Spatial reasoning question data:
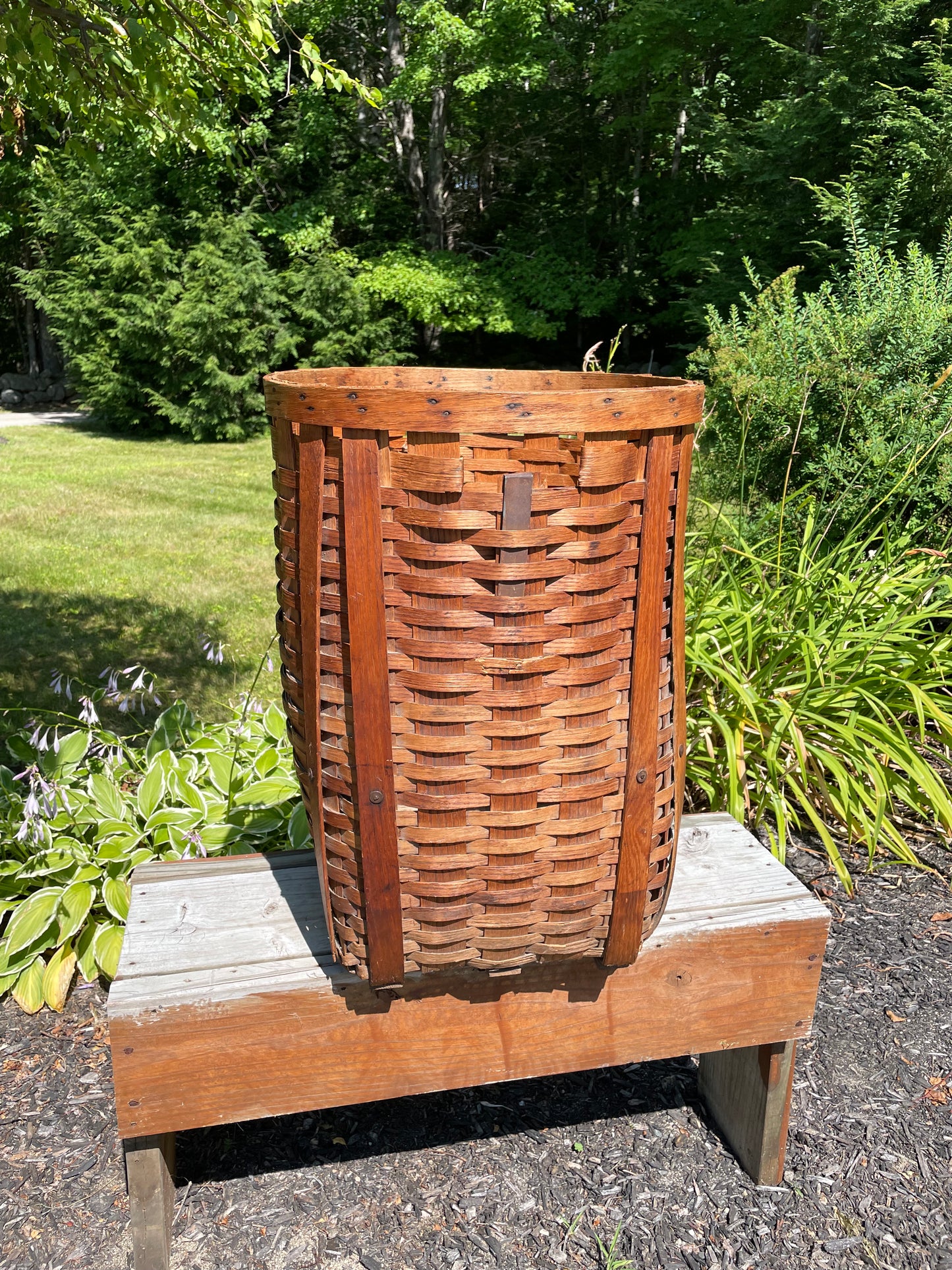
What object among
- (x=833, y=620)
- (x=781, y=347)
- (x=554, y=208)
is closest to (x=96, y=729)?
(x=833, y=620)

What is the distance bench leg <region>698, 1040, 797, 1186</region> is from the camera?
1.67 meters

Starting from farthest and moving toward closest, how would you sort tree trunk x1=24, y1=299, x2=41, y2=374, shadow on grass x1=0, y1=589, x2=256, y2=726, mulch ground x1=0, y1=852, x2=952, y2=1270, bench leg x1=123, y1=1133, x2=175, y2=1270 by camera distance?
tree trunk x1=24, y1=299, x2=41, y2=374, shadow on grass x1=0, y1=589, x2=256, y2=726, mulch ground x1=0, y1=852, x2=952, y2=1270, bench leg x1=123, y1=1133, x2=175, y2=1270

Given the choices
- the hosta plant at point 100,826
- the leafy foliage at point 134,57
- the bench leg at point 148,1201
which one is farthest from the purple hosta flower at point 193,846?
the leafy foliage at point 134,57

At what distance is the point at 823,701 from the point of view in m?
2.69

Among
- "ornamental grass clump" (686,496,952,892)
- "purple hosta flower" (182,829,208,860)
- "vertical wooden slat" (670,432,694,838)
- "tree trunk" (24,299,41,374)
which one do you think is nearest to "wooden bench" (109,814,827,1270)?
"vertical wooden slat" (670,432,694,838)

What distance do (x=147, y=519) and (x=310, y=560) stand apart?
6.58 meters

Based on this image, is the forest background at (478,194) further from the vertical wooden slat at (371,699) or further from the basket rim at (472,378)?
the vertical wooden slat at (371,699)

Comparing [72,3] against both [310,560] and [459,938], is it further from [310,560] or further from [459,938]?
[459,938]

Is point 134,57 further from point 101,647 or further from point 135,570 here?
point 135,570

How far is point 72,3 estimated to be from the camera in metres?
2.84

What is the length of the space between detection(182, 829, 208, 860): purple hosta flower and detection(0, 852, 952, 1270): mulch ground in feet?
1.21

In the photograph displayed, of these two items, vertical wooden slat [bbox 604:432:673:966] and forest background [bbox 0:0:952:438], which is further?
forest background [bbox 0:0:952:438]

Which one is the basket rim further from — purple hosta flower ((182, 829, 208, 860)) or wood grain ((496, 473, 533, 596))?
purple hosta flower ((182, 829, 208, 860))

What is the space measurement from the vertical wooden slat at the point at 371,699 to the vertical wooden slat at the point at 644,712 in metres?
0.32
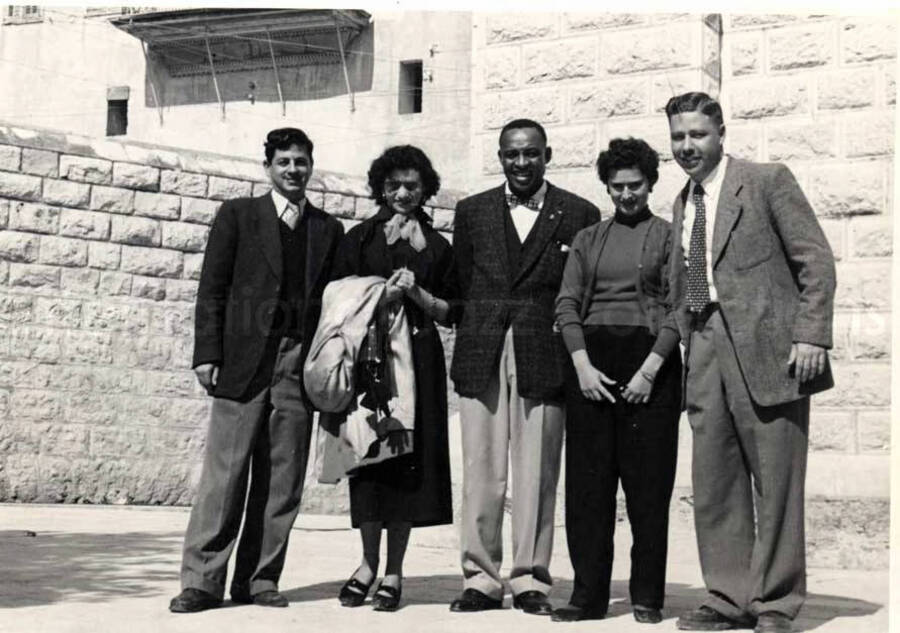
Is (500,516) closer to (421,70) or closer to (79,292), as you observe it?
(79,292)

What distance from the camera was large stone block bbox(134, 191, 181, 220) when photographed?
416 inches

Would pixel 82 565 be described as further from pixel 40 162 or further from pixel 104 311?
pixel 40 162

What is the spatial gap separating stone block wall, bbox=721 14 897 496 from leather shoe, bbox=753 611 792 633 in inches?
92.4

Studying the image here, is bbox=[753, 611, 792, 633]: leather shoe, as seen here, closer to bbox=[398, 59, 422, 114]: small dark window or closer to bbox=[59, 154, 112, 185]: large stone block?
bbox=[59, 154, 112, 185]: large stone block

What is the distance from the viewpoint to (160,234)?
10656 millimetres

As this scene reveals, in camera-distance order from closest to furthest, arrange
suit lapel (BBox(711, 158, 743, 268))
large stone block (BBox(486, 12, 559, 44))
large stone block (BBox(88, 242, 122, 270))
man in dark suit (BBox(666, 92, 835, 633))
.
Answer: man in dark suit (BBox(666, 92, 835, 633)) < suit lapel (BBox(711, 158, 743, 268)) < large stone block (BBox(486, 12, 559, 44)) < large stone block (BBox(88, 242, 122, 270))

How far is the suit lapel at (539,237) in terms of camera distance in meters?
5.72

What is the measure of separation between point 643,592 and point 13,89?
2996 cm

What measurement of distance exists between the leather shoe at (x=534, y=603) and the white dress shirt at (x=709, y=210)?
138 cm

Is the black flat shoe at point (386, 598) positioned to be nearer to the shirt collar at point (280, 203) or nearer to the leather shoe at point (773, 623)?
the leather shoe at point (773, 623)

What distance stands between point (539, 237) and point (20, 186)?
5.62 meters

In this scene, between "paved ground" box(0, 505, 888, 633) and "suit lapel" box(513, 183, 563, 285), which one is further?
"suit lapel" box(513, 183, 563, 285)

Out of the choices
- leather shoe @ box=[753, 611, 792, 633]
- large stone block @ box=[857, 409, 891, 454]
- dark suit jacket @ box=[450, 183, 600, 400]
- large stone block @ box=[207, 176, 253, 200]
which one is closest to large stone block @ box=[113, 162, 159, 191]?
large stone block @ box=[207, 176, 253, 200]

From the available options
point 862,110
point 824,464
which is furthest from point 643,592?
point 862,110
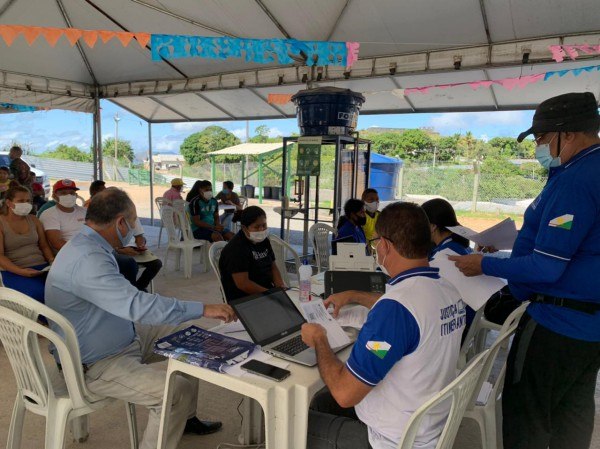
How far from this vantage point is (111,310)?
1.81 meters

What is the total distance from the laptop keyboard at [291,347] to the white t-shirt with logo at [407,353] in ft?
1.18

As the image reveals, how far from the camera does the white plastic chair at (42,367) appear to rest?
169 cm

PROBLEM DETAILS => Extract all the data above exactly, excluding every picture.

SOLUTION BELOW =>
What object among
- (x=833, y=620)
- (x=781, y=347)
- (x=554, y=208)
is closest to (x=96, y=729)?
(x=833, y=620)

What is the distance bench leg <region>698, 1040, 797, 1186</region> is from the camera?
1.67 meters

Starting from farthest and moving toward closest, how would you sort tree trunk x1=24, y1=299, x2=41, y2=374, shadow on grass x1=0, y1=589, x2=256, y2=726, mulch ground x1=0, y1=852, x2=952, y2=1270, bench leg x1=123, y1=1133, x2=175, y2=1270 by camera distance?
tree trunk x1=24, y1=299, x2=41, y2=374, shadow on grass x1=0, y1=589, x2=256, y2=726, mulch ground x1=0, y1=852, x2=952, y2=1270, bench leg x1=123, y1=1133, x2=175, y2=1270

Given the choices
- the hosta plant at point 100,826
- the leafy foliage at point 134,57
- the bench leg at point 148,1201
which one is farthest from the purple hosta flower at point 193,846?
the leafy foliage at point 134,57

At what distance is the point at 823,701 from the point of view in m?
2.69

Among
- "ornamental grass clump" (686,496,952,892)
- "purple hosta flower" (182,829,208,860)
- "vertical wooden slat" (670,432,694,838)
- "tree trunk" (24,299,41,374)
which one do you think is nearest to "wooden bench" (109,814,827,1270)?
"vertical wooden slat" (670,432,694,838)

What distance do (x=147, y=519) and (x=310, y=560) stand apart?
6.58 meters

Based on this image, is the forest background at (478,194) further from the vertical wooden slat at (371,699) or further from the basket rim at (472,378)?
the vertical wooden slat at (371,699)

Comparing [72,3] against both [310,560] and [459,938], is it further from [310,560] or further from [459,938]?
[459,938]

Is point 134,57 further from point 101,647 or further from point 135,570 here?
point 135,570

How far is point 72,3 estimated to be from the camera in metres?
2.84

What is the length of the space between detection(182, 829, 208, 860): purple hosta flower and detection(0, 852, 952, 1270): mulch ground in feet?
1.21

In the photograph displayed, of these two items, vertical wooden slat [bbox 604:432:673:966] and forest background [bbox 0:0:952:438], which is further?
forest background [bbox 0:0:952:438]

Which one is the basket rim further from — purple hosta flower ((182, 829, 208, 860)) or wood grain ((496, 473, 533, 596))?
purple hosta flower ((182, 829, 208, 860))

What is the space measurement from the vertical wooden slat at the point at 371,699 to the vertical wooden slat at the point at 644,712 in metres?
0.32
Is (500,516) closer to (421,70) or closer to (79,292), as you observe it?
(79,292)

What distance from the camera was large stone block bbox(134, 191, 181, 220) when photographed?
416 inches

Would pixel 82 565 be described as further from pixel 40 162 or further from pixel 104 311?
pixel 40 162

What is the spatial gap separating stone block wall, bbox=721 14 897 496 from leather shoe, bbox=753 611 792 633 in inches?
92.4

Studying the image here, is bbox=[753, 611, 792, 633]: leather shoe, as seen here, closer to bbox=[398, 59, 422, 114]: small dark window or closer to bbox=[59, 154, 112, 185]: large stone block?
bbox=[59, 154, 112, 185]: large stone block

What is the distance from the viewpoint to (160,234)?
10656 millimetres

As this scene reveals, in camera-distance order from closest to furthest, arrange
suit lapel (BBox(711, 158, 743, 268))
large stone block (BBox(486, 12, 559, 44))
large stone block (BBox(88, 242, 122, 270))
man in dark suit (BBox(666, 92, 835, 633))
.
Answer: man in dark suit (BBox(666, 92, 835, 633)) < suit lapel (BBox(711, 158, 743, 268)) < large stone block (BBox(486, 12, 559, 44)) < large stone block (BBox(88, 242, 122, 270))

How far is the suit lapel at (539,237) in terms of camera distance in meters?
5.72

What is the measure of separation between point 643,592 and point 13,89?
2996 cm

What measurement of distance exists between the leather shoe at (x=534, y=603) and the white dress shirt at (x=709, y=210)?
138 cm

Is the black flat shoe at point (386, 598) positioned to be nearer to the shirt collar at point (280, 203) or nearer to the leather shoe at point (773, 623)?
the leather shoe at point (773, 623)

What distance stands between point (539, 237) and point (20, 186)?
5.62 meters

In this scene, between "paved ground" box(0, 505, 888, 633) and "suit lapel" box(513, 183, 563, 285), which one is further?
"suit lapel" box(513, 183, 563, 285)

Out of the choices
- leather shoe @ box=[753, 611, 792, 633]
- large stone block @ box=[857, 409, 891, 454]
- dark suit jacket @ box=[450, 183, 600, 400]
- large stone block @ box=[207, 176, 253, 200]
which one is closest to large stone block @ box=[113, 162, 159, 191]?
large stone block @ box=[207, 176, 253, 200]

From the available options
point 862,110
point 824,464
which is furthest from point 643,592?
point 862,110
How far from this vantage point is (111,310)?
1.81 meters

What is the total distance from the laptop keyboard at [291,347] to the white t-shirt with logo at [407,353] in ft?
1.18

As the image reveals, how far from the camera does the white plastic chair at (42,367) appear to rest?
169 cm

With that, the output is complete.